India’s financial sector is extremely vulnerable to the risks of a low-carbon energy transition, but despite this, only one in six finance professionals in India is according to a new paper published in a leading journal. Has experience identifying and managing those risks.
In 2021, Prime Minister Modi committed to reach India’s target of net zero emissions by 2070. A transition to a net-zero economy would reduce climate change impacts, but reduce the profitability of polluting firms and create stranded assets. Only four out of ten major financial institutions surveyed collect information on ESG risks. Furthermore, these firms do not systematically use that information to make financial decisions. Also, high carbon industries – power generation, chemical, iron and steel, and aviation – represent 10% of the outstanding debt to Indian financial institutions.
These industries are also heavily indebted, and hence have less financial capacity to respond to any kind of financial shocks and stresses. Coal currently accounts for 44% of India’s primary energy and 70% of its electricity generation.
The average age of the country’s coal-fired power plants is 13 years. New proposed coal capacity of 91GW is underway in India. This brings India to the second position after China. As per the Draft National Electricity Plan 2022, the share of coal in electricity generation is expected to decline to 50% by 2030 as compared to the current contribution of 70%.

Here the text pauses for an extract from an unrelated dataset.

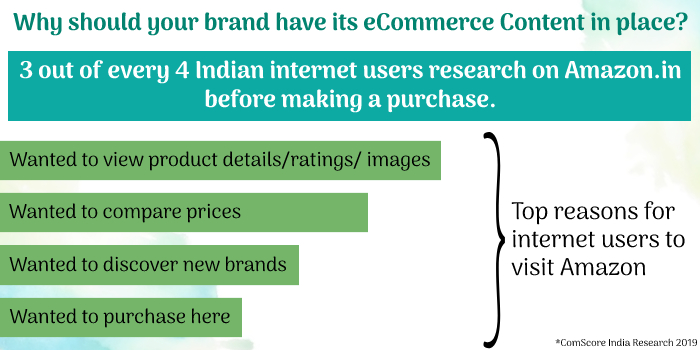 ecommerce content management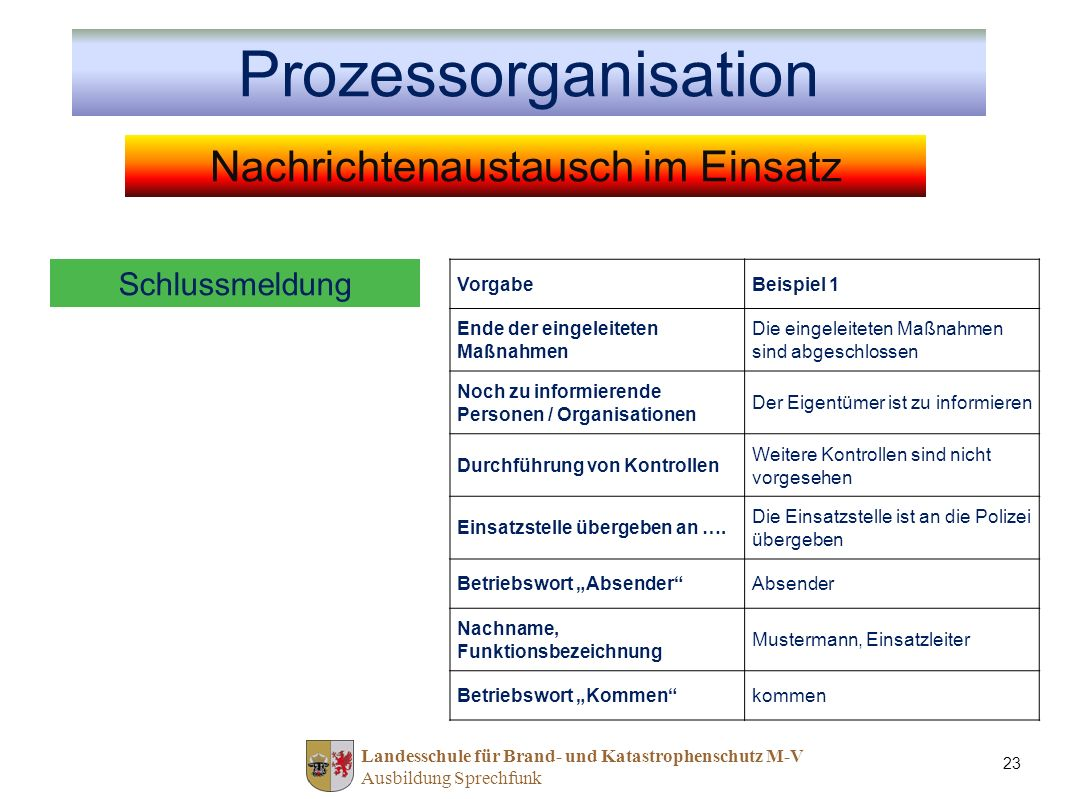 Prozessorganisation Nachrichtenaustausch im Einsatz Schlussmeldung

At the same time, if we talk about achieving India’s climate goals, it is necessary that many of the planned coal plants are not built. Also, achieving the 1.5°C target requires that unsustainable coal plants be retired by 2040, even if they are still technically viable. The new analysis also shows that only about one-sixth of power sector lending is purely for renewable energy.
“Financial decisions by Indian banks and institutional investors are ensnaring the country into a more polluting, more expensive energy supply. For example, we find that only 17.5% of loans to the power sector are purely renewable energy. As a result, India has a much higher carbon electricity footprint than the world average, despite its vast potential for cheap solar, wind and small hydropower. Shifting resources towards these renewable sources will bring huge benefits like cheaper electricity, cleaner air and lower emissions.”
The report comes as the auction of 5-year and 10-year green bonds worth Rs 40 billion is to be held shortly, on January 25 and February 9, 2023. Here India has also achieved the presidency of the G20. Mapping India’s policy commitments against all of this lending and investment patterns reveals that India’s financial sector is highly exposed to potential transition risks.
Neha Kumar, Head, South Asia Programs, Climate Bonds Initiative, says, “The Reserve Bank of India through its July 2022 Discussion Paper has recognized the transition risk for the Indian banking sector and has included climate risks in its stress tests and disclosures. The guidelines have been laid down for the regulated entities on integration of
Financial institutions will need to scale up their capacities relatively quickly as the RBI is moving in this direction. The other side of the risks is the tremendous opportunity to shift finance towards sustainable assets and activities. Strong, internationally interoperable taxonomies play a huge role in guiding finance reliably. The draft taxonomy of the Ministry of Finance, developed in 2021, awaits its release. This will give a big boost to realize the huge potential for green finance in India.”
The study also takes a look at the value of outstanding corporate bonds in sectors with high transition risk. These sectors are home to many blue-chip companies that dominate India’s debt markets and thus account for a large portion of outstanding Indian corporate bond issuance: INR 4.4 trillion by 2021 out of INR 40.2 trillion by 2022. The largest issuers of corporate bonds, with outstanding bonds of ₹1.9 trillion (US$25.9 billion) by June 2021, include carbon-intensive sectors such as oil, gas and consumable fuels.
40.8% of bonds issued by oil, gas and consumable fuels are denominated in foreign currencies, which are more likely to be held by foreign investors. However, 90.5% of the bonds issued by power utilities are in Indian Rupees. These results imply that the portfolios of domestic financial institutions are significantly exposed to transition risk given the large share of domestic currency corporate bonds issued by the power sector and account for four-fifths of lending to the sector. Flows to utilities that generate electricity substantially or exclusively from fossil fuels.